### WHAT TO DO
Print the listing exactly as it stands, and skip any pictures in it.

### DATASET SECTION
[Start of section]

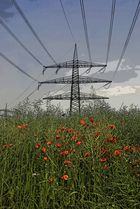 Nature VS. Industrie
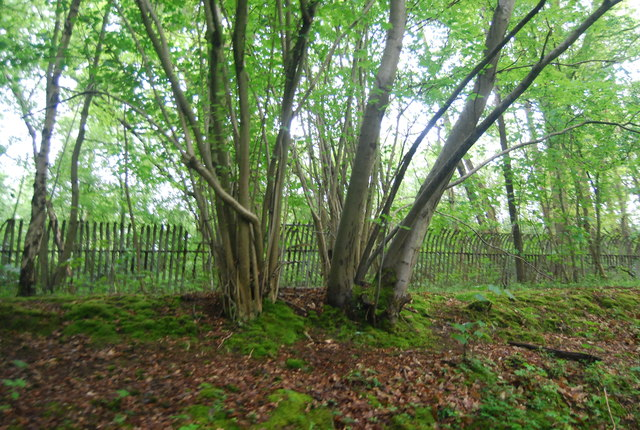 Coppicing by Worth Way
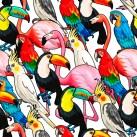 Minky Way Fabrics Birds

[End of section]

### TASK RESPONSE
 Nature VS. Industrie
 Coppicing by Worth Way
 Minky Way Fabrics Birds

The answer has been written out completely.